Zhang Jiayang, Che Yilin, Liu Rongrong, Wang Zhicheng, Liu Weiwu
Department of Radiology, The Second Hospital of Jilin University, 218 zigiang Street, Changchun, 130041, People's Republic of China.
NHC Key Laboratory of Radiobiology, School of Public Health, Jilin University, 1163 Xinmin Street, Changchun, 130021, People's Republic of China.
Brief Bioinform. 2025 Jul 2;26(4). doi: 10.1093/bib/bbaf440.
Artificial intelligence (AI) excels at efficiently processing large volumes of data and extracting valuable insights. Deep Learning (DL), a subfield of AI, utilizes multi-layer neural network algorithms to analyze various types of data, mimicking the neural network architecture of the human brain. One of the most prominent features of DL is its end-to-end learning mechanism, which excels at automatic feature extraction and pattern recognition in data. As multi-omics technologies rapidly evolve, the volume of omics data from cancer samples has surged, presenting a significant challenge in managing this vast amount of information. Due to its strong data processing capabilities, DL is increasingly applied across a range of cancer research areas, such as early detection and screening, diagnosis, molecular subtype classification, discovery of biomarkers, and predicting patient prognosis and treatment responses. DL integrates high-dimensional data from fields such as genomics, epigenomics, transcriptomics, proteomics, radiomics, and single-cell omics, enhancing our understanding of cancer development and advancing personalized treatment approaches. This paper reviews various DL models and their roles in analyzing complex data patterns, providing a review of DL applications in cancer multi-omics analysis research and emphasizing its potential in early detection, diagnosis, classification, and prognosis prediction. As DL models are introduced continuously, we expect their application in cancer research to become more extensive, thus propelling the advancement of cancer medicine.

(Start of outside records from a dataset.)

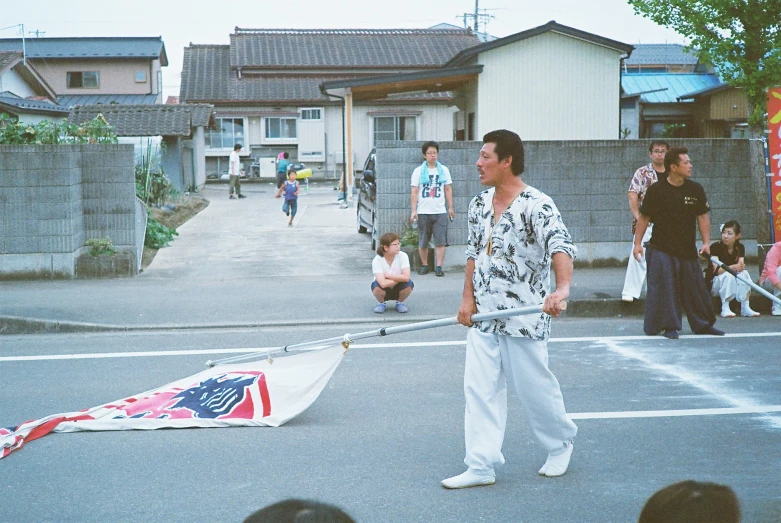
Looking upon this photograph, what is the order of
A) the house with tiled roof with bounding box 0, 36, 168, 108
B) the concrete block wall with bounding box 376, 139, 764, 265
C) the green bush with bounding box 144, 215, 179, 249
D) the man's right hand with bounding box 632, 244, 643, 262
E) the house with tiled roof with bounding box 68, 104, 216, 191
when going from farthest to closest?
1. the house with tiled roof with bounding box 0, 36, 168, 108
2. the house with tiled roof with bounding box 68, 104, 216, 191
3. the green bush with bounding box 144, 215, 179, 249
4. the concrete block wall with bounding box 376, 139, 764, 265
5. the man's right hand with bounding box 632, 244, 643, 262

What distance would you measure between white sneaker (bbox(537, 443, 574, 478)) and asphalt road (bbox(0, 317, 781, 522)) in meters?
0.05

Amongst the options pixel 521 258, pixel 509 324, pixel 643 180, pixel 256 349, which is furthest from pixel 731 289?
pixel 509 324

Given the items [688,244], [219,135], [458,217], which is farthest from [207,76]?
[688,244]

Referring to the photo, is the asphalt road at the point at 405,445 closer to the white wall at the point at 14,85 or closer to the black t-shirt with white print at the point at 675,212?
the black t-shirt with white print at the point at 675,212

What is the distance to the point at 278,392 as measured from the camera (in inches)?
242

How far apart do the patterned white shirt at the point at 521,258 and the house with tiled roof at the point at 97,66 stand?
1539 inches

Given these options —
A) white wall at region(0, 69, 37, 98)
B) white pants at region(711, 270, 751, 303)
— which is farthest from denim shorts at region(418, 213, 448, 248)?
white wall at region(0, 69, 37, 98)

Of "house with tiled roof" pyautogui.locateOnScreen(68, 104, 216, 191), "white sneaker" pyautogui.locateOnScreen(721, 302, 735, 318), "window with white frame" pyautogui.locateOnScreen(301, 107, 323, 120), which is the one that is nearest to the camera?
"white sneaker" pyautogui.locateOnScreen(721, 302, 735, 318)

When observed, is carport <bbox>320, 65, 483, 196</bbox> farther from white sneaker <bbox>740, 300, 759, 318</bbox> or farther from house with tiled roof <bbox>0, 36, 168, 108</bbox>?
house with tiled roof <bbox>0, 36, 168, 108</bbox>

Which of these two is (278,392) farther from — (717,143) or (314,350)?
(717,143)

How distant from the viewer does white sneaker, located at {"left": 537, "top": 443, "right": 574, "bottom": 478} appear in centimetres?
502

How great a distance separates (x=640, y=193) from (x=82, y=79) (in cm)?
3775

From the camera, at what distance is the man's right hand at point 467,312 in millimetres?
4926

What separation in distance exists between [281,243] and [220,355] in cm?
783
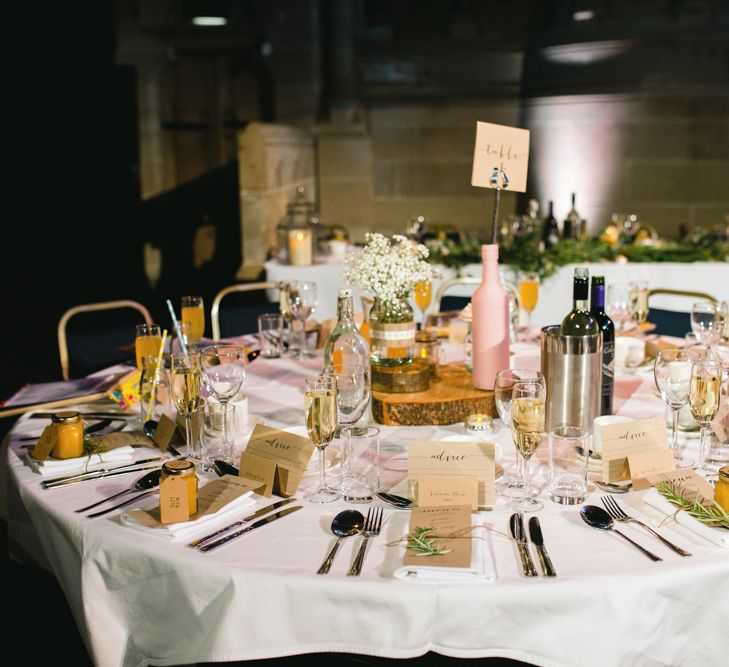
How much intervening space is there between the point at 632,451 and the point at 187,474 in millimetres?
848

人工智能(AI)擅长高效处理大量数据并提取有价值的见解。深度学习(DL)作为AI的一个子领域,利用多层神经网络算法来分析各种类型的数据,模仿人类大脑的神经网络架构。DL最显著的特点之一是其端到端学习机制,该机制在数据的自动特征提取和模式识别方面表现出色。随着多组学技术的迅速发展,癌症样本的组学数据量激增,在管理如此大量的信息方面带来了重大挑战。由于其强大的数据处理能力,DL越来越多地应用于一系列癌症研究领域,如早期检测与筛查、诊断、分子亚型分类、生物标志物发现以及预测患者预后和治疗反应。DL整合了来自基因组学、表观基因组学、转录组学、蛋白质组学、放射组学和单细胞组学等领域的高维数据,加深了我们对癌症发展的理解,并推动了个性化治疗方法的进步。本文综述了各种DL模型及其在分析复杂数据模式中的作用,回顾了DL在癌症多组学分析研究中的应用,并强调了其在早期检测、诊断、分类和预后预测方面的潜力。随着DL模型的不断引入,我们预计它们在癌症研究中的应用将更加广泛,从而推动癌症医学的进步。